In an action announced on the blog of popular Internet radio service Pandora, the service has decided to block Internet radio streams that are requested by users with IP addresses that are not in the United States or Canada.  This action highlights that fact that it is not only the Copyright Royalty Board decision on US royalties that is causing uncertainty for many Internet radio stations.  Royalty obligations for overseas listening also adds to the uncertainty and potential liabilities of these services.  Several US Internet radio stations have in the past received royalty notices from overseas collection agencies, asking for royalties for the use of sound recordings that are streamed to users in their countries.  This had caused other US streaming companies to block access to their services to foreign listeners. As the royalties that are paid to SoundExchange only cover US listening, until there is a reciprocal agreement between these collection agencies allowing one country’s agency to collect for worldwide usage and then distribute the money to the appropriate rights holders worldwide, potential liabilities to multiple worldwide collection agencies will persist. 

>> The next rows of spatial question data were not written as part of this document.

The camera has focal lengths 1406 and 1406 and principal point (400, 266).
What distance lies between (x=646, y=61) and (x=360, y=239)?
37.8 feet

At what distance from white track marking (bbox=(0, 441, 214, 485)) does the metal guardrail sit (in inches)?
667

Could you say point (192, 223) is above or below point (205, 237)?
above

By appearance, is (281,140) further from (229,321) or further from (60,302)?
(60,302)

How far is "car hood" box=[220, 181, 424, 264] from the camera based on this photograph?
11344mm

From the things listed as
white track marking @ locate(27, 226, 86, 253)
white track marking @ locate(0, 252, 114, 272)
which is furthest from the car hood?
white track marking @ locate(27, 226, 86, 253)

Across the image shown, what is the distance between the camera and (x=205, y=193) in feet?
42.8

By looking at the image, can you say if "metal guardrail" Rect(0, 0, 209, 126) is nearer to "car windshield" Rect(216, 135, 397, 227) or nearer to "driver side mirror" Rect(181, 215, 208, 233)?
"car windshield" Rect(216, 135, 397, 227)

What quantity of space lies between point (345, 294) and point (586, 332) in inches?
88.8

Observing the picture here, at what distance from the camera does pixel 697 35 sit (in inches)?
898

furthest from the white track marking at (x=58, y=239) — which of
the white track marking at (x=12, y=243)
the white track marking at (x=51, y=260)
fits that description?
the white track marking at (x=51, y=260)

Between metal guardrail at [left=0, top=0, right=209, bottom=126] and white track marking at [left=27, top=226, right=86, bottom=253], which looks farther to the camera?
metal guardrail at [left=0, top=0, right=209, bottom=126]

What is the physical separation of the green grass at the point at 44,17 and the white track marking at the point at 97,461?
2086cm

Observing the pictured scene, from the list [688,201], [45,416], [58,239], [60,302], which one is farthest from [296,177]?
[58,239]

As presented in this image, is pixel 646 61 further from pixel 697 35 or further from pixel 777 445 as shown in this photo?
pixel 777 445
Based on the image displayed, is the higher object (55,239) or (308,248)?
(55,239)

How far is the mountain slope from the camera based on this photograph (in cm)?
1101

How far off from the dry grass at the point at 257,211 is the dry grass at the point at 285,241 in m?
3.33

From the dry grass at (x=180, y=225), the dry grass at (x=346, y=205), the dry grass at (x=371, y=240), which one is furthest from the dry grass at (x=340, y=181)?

At last week’s Future of Music Policy Day in Washington, DC, SoundExchange President John Simson said that SoundExchange was hosting a meeting in Washington for representatives from a number of international collection agencies in efforts to work out an agreement that would provide a reciprocal collection and distribution agreement for Internet radio services.  In this instance, Internet radio operators should be on the same side as SoundExchange, rooting for its sucess in this negotiation to provide one-stop shopping for royalties for all of their listeners.

This also should remind Internet radio services that, when paying SoundExchange on a per performance basis, they are paying for performances to US residents only.  Any amounts that a service might have thought about paying to SoundExchange for performances to foreign listeners should be paid to the royalty organizations in the countries where those listeners reside.  One more concern for Internet radio companies to keep in mind in staying legal.